▶ [SHORT EXERCISE]: Can you recast the records below as a numbered list, leaving out any blank lines?

▶ [RAW DATA]:

++++++++++

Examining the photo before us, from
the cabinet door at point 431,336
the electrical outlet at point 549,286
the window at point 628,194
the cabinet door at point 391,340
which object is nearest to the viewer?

++++++++++

▶ [WRITTEN RESPONSE]:
1. Examining the photo before us, from
2. the cabinet door at point 431,336
3. the electrical outlet at point 549,286
4. the window at point 628,194
5. the cabinet door at point 391,340
6. which object is nearest to the viewer?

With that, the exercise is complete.